Alí Allié: la cultura garífuna vive en mi casa también

Alí Allié. Tras 20 años de haberse estrenado “El Espíritu de mi madre”, el cineasta-productor revela sus motivaciones y la centralidad que ocupa la cultura garífuna en su hogar.

Tegucigalpa, Honduras 4 de diciembre de 2019.- En 1999, surgió la primera película sobre la cultura garífuna. De tras de esta producción hubo gran esfuerzo, dedicación y un dispositivo de trabajo dirigido por Alí Allié, un joven californiano  soñador con ganas de ayudar, allá por donde la vida lo llevara.

Pasados ahora 20 años de aquél momento histórico, me reuní con Allié en Los Ángeles California.  El encuentro fue casual. Rubén Reyes uno de los grandes nombres garífunas de la era contemporánea lo arregló todo y felizmente pudimos conocer a Alí Allié, el estadounidense que tuvo  la positiva necedad de rodar una película para llevar el nombre garífuna por todos los rincones del mundo.

La película se llama “El Espíritu de mi madre”, cuenta la historia de  una mujer que regresa de los Estados Unidos para conocer más sobre su ancestaría. Del rodaje hasta su puesta en la pantalla pasaron unos 5 años. En aquél tiempo era muy difícil hacer una película. Cuando se estrenó, fue un notición para la comunidad. Para esos años aún todavía los garífunas debían luchar por el reconocimiento social en Honduras y por supuesto en Estados Unidos.

Alí Allié y su esposa Aracely posan frente a un banner en el Museo Garífuna de Los Ángeles.
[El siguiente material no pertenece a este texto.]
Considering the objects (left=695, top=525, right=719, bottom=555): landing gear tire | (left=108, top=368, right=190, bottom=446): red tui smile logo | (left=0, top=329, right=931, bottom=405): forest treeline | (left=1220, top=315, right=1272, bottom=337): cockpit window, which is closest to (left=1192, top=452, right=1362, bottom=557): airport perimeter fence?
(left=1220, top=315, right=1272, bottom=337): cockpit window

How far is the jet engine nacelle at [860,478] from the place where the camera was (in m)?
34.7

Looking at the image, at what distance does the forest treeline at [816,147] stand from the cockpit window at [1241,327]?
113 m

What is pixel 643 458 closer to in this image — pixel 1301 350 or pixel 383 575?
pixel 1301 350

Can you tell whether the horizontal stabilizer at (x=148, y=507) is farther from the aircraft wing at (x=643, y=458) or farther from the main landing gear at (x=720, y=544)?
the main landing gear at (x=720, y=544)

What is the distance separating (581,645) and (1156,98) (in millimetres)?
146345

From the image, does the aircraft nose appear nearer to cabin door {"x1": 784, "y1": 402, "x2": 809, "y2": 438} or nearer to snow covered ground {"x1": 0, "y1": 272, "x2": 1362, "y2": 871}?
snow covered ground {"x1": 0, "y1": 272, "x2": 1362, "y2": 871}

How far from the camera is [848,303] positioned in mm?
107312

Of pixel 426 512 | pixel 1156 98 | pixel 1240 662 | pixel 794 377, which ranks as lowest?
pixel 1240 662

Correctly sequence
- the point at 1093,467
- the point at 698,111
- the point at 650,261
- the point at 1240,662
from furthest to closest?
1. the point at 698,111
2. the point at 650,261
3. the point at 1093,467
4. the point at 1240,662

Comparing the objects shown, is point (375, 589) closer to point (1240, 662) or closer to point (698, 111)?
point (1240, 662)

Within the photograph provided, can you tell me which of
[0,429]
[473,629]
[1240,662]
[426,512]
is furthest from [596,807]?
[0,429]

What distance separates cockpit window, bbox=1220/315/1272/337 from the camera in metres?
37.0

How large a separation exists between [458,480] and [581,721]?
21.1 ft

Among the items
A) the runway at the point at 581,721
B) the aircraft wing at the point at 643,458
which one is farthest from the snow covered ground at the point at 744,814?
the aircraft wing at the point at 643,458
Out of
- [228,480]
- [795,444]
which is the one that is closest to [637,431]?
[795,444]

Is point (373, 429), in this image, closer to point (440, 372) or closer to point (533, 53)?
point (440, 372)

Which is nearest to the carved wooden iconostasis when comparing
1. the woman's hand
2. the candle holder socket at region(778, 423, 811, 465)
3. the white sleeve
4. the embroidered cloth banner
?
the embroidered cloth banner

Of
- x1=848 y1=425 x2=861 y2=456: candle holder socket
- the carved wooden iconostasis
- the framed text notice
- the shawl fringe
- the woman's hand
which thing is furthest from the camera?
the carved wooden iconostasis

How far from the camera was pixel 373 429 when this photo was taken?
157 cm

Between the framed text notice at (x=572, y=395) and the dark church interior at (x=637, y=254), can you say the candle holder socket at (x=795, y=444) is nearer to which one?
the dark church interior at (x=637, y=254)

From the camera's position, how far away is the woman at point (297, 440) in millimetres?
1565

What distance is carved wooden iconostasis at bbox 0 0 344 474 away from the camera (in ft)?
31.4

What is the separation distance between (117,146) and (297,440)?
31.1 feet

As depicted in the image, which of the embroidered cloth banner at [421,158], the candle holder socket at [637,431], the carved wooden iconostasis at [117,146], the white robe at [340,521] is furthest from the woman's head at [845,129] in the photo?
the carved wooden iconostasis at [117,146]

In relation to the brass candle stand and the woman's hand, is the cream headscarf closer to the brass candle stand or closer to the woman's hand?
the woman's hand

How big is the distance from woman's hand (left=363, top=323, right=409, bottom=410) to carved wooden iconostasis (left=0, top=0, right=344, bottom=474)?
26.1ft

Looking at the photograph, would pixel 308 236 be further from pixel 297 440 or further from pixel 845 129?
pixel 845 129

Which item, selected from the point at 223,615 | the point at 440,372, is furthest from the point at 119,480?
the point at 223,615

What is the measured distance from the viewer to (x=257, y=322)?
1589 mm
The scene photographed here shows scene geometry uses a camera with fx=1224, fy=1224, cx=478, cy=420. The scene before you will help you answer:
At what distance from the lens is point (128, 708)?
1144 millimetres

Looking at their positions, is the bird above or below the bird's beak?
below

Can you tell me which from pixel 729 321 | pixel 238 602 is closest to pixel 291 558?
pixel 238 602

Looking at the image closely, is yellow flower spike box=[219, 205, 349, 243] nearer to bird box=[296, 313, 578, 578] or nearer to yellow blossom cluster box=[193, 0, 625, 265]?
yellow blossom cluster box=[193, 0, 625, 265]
Pero ¿Cómo conocimos a Alí Allié?

Unos meses antes, habíamos acudido a Rubén Reyes para consultarle, si el “viejo Alí Allié, todavía vivía”. Reyes se quedó con mi pregunta y al encontrarnos con él en Los Ángeles, preparó todo para que yo conociera a Alí Allié. Al momento de encontrarlo fue muy especial. Tenía ante mí al hombre que dos décadas atrás había hecho una película sobre mi comunidad.

En serio que esperaba ver a un anciano, mi sorpresa fue mayúscula al encontrar un joven con gran energía y dispuesto a seguir haciendo cosas por la comunidad. Habla un fluido español y expresa frases en garífuna.

“Había venido dos veces a Honduras como voluntario a un orfanato dirigido por un garífuna. Fue ahí donde me interesé y dispuse conocer más. Mi forma de estudiar a los garífunas, no fue yendo a clases, ni leyendo un libro, ni leyendo en una biblioteca, fue haciendo una película”, cuenta Allié.

Museo garífuna de Los Ángeles 

El trabajo de este hombre fue muy importante para dar a conocer al mundo a la comunidad garífuna, pero también para el mantenimiento de la memoria histórica garífuna. Muchos jóvenes garífunas criado fuera de la comunidad tuvieron acceso a un material muy valioso y se interesaron en su historia gracia a la producción de Allié.

“El proyecto El espíritu de mi mamá fue algo muy especial, que vive en mi corazón todavía”. Pero Allié no fue sólo un cineasta que rodó y buscó otro destino. Al contrario, conoció a muchos garífunas, hizo amigos garífunas y se casó con una mujer garífuna. Su esposa se llama Aracely y es de Río Tinto.

Alí Allié nos muestra que ser garífuna no es solamente cuestión de piel. Es una asunto intangible que trasciende más allá del colorismo. Una fuerza poderosa ubicada en el alma que se materializa con el servicio a los demás, con la defensa y promoción de la cultura, con salir al mundo y decir  a todos esto es la cultura garífuna.